UISCE is the Union for Improved Services, Communication and Education and has been the representative voice of people who use drugs in Ireland since 1992.

Starting as a service user group in the Ana Liffey and later becoming an independent organisation, the founding co-ordinator was Tommy Larkin. Tommy was extremely influential in shaping UISCE and was commissioned by the local drugs task force on a consultancy basis to represent the issues of people who used drugs or were receiving drugs services in the area. Tommy, sadly died in 2004 but will always be the heart of UISCE.

Under Tommy’s stewardship, UISCE grew. The organisation published a research report “Methadone: What’s the Story” in 2003 which detailed concerns about aspects of methadone protocols.
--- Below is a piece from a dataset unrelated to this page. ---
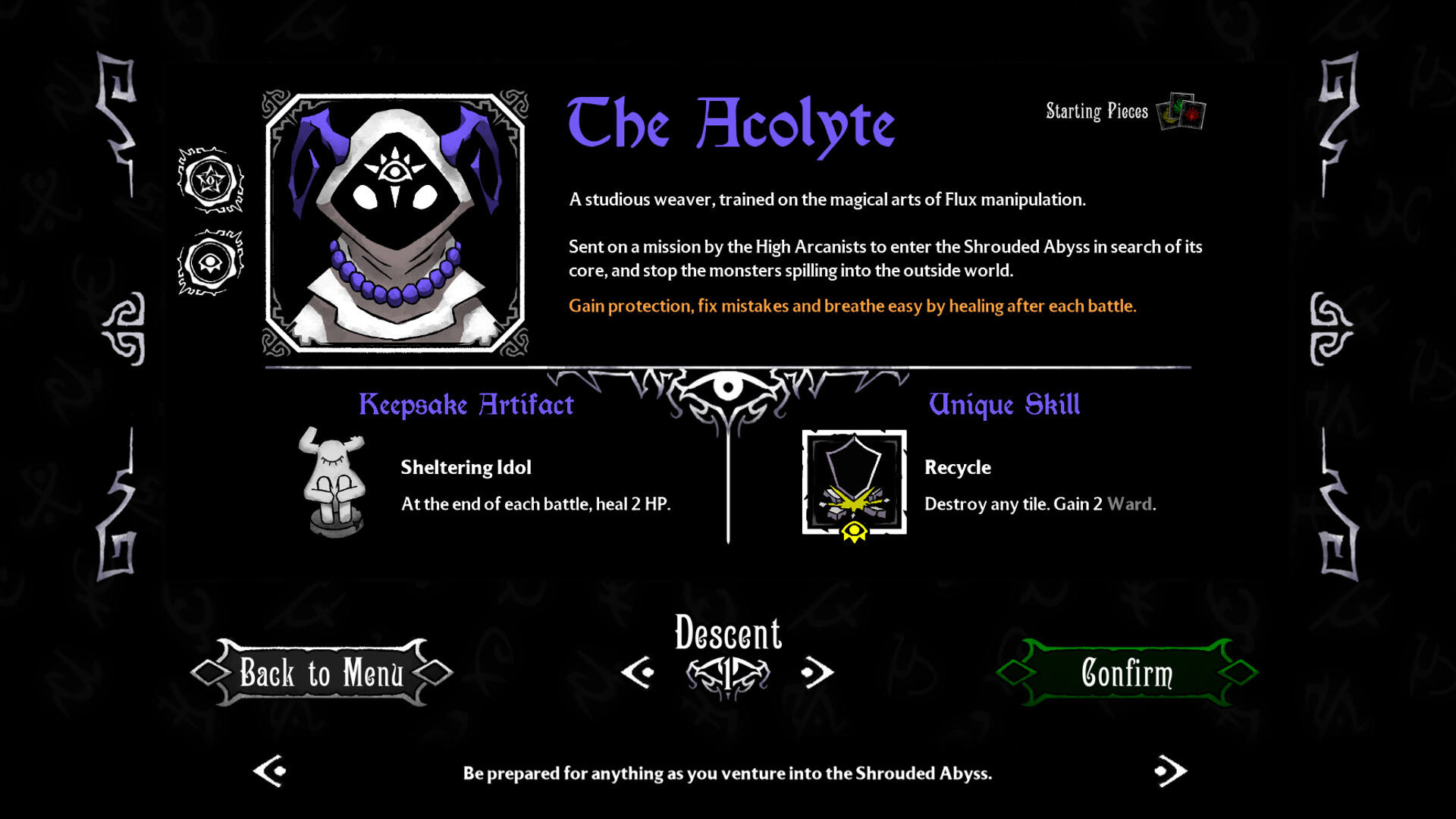 Tileweaver screenshot 5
A further report, “We’re People Too”, published in 2005, in collaboration with the Mountjoy Street Family Practice and the Participation and Practice of Rights Project, documented drug users’ experiences of health services.

Ruardhi McAuliffe represented UISCE as Coordinator for a further eleven years until 2016. During this time the organisation had part of its’ funding cut as a result of the Global Financial Crisis and struggled to stay afloat. Ruardhi successfully steered the ship through the storm and represented UISCE at many national and international events. His strength in building and maintaining relationships allowed the organisation to continue.
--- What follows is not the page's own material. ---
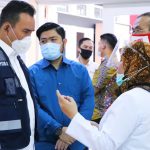 PMI Muba Jajaki Kerja Sama Pengelolaan UTD Dendang PMI Bandung PMI Muba Jajaki Kerja Sama Pengelolaan UTD Dendang PMI Bandung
We ensure collaboration and engagement of service users in the development of services and products designed to benefit this community. Recently, we have adopted a National remit and are now representing people who use drugs across the country.

The National Drug Strategy places centrality on drug user representation across all pillars. UISCE make this requirement actual by engagement through unique peer led outreach and capacity building for people who use drugs.

UISCE has a respected publication, Brass Munkie, with distribution of 4000 hard copies per annum. This supports communication and the ability to provide information on harm reduction as well as health warnings and initiatives to a large group of people who use drugs. In the past quarter, UISCE has engaged with 347 people who use drugs through the donation of 994 Volunteer Hours.